賃上げを実施した企業のうち、「外部要因への対応が中心の受動的な賃上げだった」は74.7%。企業規模別では大企業、中小企業ともに7割を超えた一方、「自社の成長戦略が中心の能動的な賃上げ」は中小企業(26.4%)が大企業(23.7%)を上回った。受動的な賃上げの割合が高かった業種は「保育」(87.5%)、「清掃(ビル管理・メンテナンス)」(81.0%)、「接客(ホテル・旅館)」(80.7%)。能動的な賃上げの割合が高かったのは「建築・土木作業員(建設・土木・設備工事)」(35.5%)、「警備・交通誘導(セキュリティ等)」(34.8%)、「家庭教師・講師・試験監督(教育・学校法人)」(31.5%)。
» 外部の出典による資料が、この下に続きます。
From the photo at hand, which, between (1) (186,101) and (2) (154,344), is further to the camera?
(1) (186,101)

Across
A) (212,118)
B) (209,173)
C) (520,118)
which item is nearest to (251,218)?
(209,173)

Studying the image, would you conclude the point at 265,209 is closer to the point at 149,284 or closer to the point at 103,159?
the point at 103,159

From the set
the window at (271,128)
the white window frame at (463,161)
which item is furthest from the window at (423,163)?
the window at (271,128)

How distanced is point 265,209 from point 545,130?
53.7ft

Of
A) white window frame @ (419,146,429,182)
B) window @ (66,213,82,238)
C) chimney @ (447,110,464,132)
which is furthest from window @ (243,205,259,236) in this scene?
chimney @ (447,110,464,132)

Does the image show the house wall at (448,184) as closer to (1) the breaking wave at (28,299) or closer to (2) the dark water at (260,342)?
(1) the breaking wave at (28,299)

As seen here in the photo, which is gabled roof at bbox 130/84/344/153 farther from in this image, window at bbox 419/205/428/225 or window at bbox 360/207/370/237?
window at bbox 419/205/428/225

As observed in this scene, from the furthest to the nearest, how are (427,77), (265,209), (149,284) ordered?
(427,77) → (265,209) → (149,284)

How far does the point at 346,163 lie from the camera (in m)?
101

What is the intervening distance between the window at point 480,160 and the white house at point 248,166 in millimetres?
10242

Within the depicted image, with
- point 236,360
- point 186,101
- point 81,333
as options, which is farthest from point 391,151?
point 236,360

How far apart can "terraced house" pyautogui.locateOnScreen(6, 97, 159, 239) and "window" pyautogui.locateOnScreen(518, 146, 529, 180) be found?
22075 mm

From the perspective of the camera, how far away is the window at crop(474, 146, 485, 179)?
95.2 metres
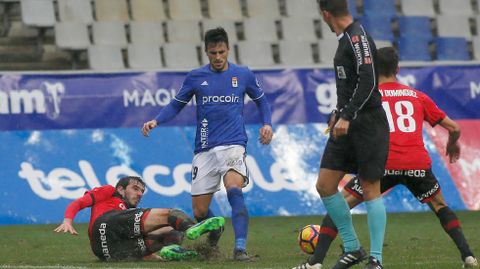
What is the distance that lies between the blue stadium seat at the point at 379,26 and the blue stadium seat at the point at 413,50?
0.78 ft

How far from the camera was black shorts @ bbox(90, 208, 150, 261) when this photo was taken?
1041cm

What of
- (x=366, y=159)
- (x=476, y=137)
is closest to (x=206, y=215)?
(x=366, y=159)

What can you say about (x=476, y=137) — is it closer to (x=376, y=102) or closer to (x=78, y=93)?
(x=78, y=93)

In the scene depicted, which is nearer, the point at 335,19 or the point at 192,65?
the point at 335,19

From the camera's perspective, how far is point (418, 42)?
20922mm

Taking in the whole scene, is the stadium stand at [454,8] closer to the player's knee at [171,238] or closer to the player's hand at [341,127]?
the player's knee at [171,238]

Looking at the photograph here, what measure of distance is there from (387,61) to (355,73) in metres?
0.96

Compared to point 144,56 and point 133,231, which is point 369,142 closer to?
point 133,231

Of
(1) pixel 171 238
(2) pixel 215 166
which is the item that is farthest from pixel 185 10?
(1) pixel 171 238

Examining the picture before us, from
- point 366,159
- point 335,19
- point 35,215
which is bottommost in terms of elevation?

賃上げ理由は、「最低賃金の改定のため」が48.4%で最も多く、「人材確保が難しくなったため」(38.4%)、「既存社員のモチベーションアップのため」(33.4%)が続いた。

賃上げ後の変化

賃上げ後に増加した項目では、「アルバイトの新規採用数」が38.5%で最多となり、「現場管理者のマネジメント負担」(37.6%)が続いた。一方、減少した項目は「既存アルバイトの離職者数」(16.9%)、「アルバイト1人あたりの平均シフト量」(10.1%)だった。

今後の賃上げ予定と課題

今後半年間(2026年6月~11月)にアルバイトの賃上げを予定している企業は36.6%で、2024年調査(33.6%)から3.0ポイント増加した。企業規模別では大企業42.9%、中小企業27.1%で15.8ポイントの差がみられた。

賃上げの障壁では、「人件費以外のコスト(原材料費・光熱費など)が上昇している」が37.8%で最多となり、「一度賃上げすると、将来の業績悪化時に対応しづらくなる懸念がある」(24.8%)、「景気や業績の先行きが不透明で、人件費判断が難しい」(22.4%)が続いた。